[英]mgcv: How to use 'exclude' argument in predict.gam?
I have a model structured as follows, and I would like to extract the predicted values while ignoring the random effect. 我的模型结构如下,我想在忽略随机效应的同时提取预测值。 As specified in
?predict.gam
and here , I am using the exclude
argument, but I am getting an error. 由于在规定
?predict.gam
和这里 ,我使用的是exclude
的说法,但我得到一个错误。 Where is my mistake? 我的错误在哪里?

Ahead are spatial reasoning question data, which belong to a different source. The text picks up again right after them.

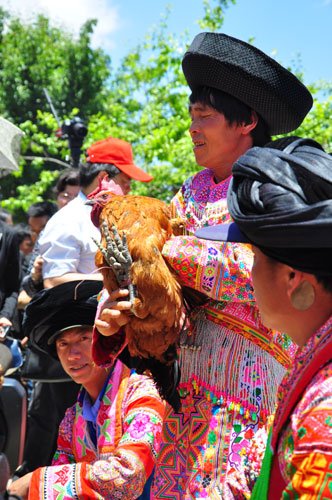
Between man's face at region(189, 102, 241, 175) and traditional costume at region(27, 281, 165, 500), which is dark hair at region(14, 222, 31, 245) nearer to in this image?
traditional costume at region(27, 281, 165, 500)

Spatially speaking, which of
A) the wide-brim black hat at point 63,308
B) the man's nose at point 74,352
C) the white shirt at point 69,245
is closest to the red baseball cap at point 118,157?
the white shirt at point 69,245

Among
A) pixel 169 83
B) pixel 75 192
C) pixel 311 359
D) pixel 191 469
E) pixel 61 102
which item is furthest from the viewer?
pixel 61 102

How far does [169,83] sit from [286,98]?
1014 centimetres

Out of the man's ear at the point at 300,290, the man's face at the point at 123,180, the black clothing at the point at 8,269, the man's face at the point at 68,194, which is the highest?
the man's face at the point at 68,194

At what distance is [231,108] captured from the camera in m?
2.38

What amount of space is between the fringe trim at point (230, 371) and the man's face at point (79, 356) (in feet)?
3.21

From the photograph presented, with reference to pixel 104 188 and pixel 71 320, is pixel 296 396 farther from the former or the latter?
pixel 71 320

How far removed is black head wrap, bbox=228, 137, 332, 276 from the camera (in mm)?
1321

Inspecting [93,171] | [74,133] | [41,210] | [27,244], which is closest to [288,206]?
[93,171]

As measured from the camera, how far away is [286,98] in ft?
7.56

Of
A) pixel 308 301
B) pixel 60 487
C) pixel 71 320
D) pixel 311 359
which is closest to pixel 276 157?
pixel 308 301

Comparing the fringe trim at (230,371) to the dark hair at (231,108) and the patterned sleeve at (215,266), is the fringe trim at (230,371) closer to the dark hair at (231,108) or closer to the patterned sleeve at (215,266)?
the patterned sleeve at (215,266)

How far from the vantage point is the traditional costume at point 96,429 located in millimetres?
2650

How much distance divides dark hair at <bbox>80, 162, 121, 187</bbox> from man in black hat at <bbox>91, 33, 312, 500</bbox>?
1738 millimetres
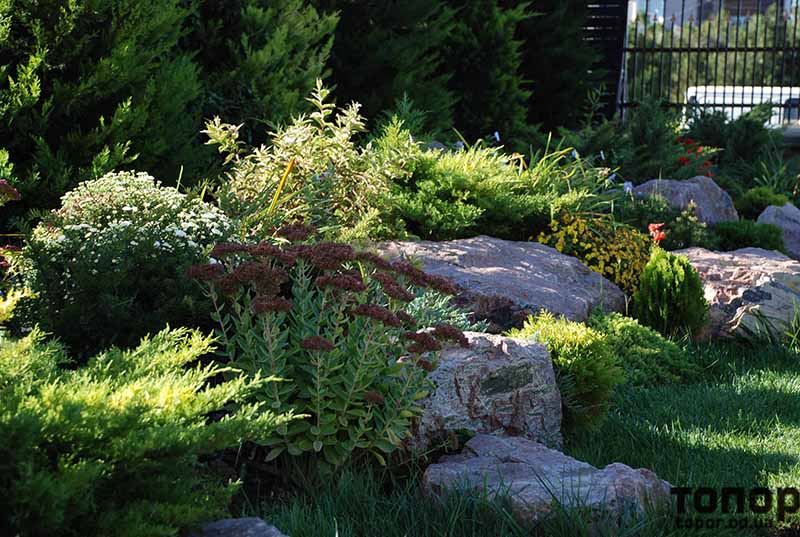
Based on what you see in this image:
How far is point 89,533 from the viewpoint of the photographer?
2.41 metres

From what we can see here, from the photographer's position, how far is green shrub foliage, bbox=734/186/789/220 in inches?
413

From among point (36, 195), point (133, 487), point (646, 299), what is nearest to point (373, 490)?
point (133, 487)

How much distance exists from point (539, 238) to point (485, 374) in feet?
10.1

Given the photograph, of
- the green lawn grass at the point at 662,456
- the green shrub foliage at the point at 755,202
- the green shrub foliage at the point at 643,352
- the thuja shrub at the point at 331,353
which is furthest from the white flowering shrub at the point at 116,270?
the green shrub foliage at the point at 755,202

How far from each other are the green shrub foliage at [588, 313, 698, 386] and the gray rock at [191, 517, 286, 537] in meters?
3.26

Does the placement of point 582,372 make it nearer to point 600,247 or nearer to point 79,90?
point 600,247

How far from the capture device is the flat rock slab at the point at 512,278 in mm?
5711

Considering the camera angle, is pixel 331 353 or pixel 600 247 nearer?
pixel 331 353

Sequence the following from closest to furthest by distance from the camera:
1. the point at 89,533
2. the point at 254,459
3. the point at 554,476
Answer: the point at 89,533
the point at 554,476
the point at 254,459

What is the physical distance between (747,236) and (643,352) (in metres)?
3.41

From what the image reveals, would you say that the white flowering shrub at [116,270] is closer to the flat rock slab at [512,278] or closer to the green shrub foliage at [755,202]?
the flat rock slab at [512,278]

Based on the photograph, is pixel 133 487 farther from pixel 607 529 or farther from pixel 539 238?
pixel 539 238

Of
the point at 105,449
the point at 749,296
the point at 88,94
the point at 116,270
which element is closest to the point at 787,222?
the point at 749,296

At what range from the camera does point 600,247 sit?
23.3 ft
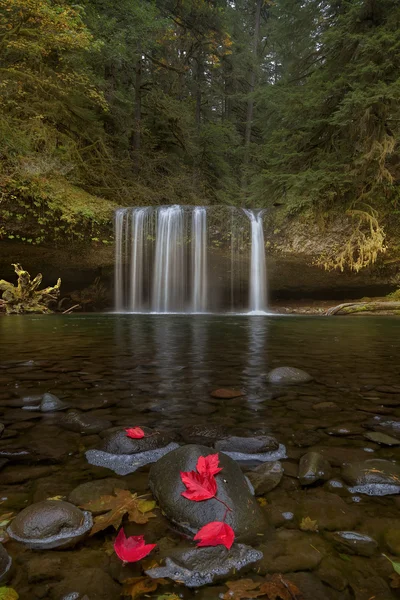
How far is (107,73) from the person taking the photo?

dt <- data.frame(n1 = runif(500, min=0, max=1),
n2 = rep(1:10,50),
n3 = runif(500, min=0, max=2),
n4 = runif(500, min=0, max=2),
c1 = factor(rep(c("X","Y"),250)),
c2 = factor(rep(c("a", "b", "c", "d", "e"), 100)))
mod = gam(n1 ~
s(n2, n3, n4, by=c1) +
s(c2, bs="re"),
data=dt)
newd=data.table(expand.grid(n1=seq(min(dt$n1), max(dt$n1), 0.5),
n2=1:10,
n3=seq(min(dt$n3), max(dt$n3), 0.5),
n4=seq(min(dt$n4), max(dt$n4), 0.5),
c1=c("X", "Y")))
newd$pred <- predict.gam(mod, newd, exclude = "s(c2)")
In predict.gam(mod, newd, exclude = "s(c2)"): not all required variables have been supplied in newdata!
exclude
does not work in the way as you assumed. exclude
不会像你假设的那样工作。 You still need to provide all variables in your newd
for predict.gam
. 您还需要提供您的所有变量
newd
为predict.gam
。 See my this answer for what is behind predict.gam
. 看看我的回答是什么背后的
predict.gam
。
Here is what you need to do: 这是你需要做的:
## pad newd with an arbitrary value for variable c2
newd$c2 <- "a"
## termwise prediction
pt <- predict.gam(mod, newd, type = "terms", exclude = "s(c2)")
## linear predictor without random effect
lp_no_c2 <- rowSums(pt) + attr(pt, "constant")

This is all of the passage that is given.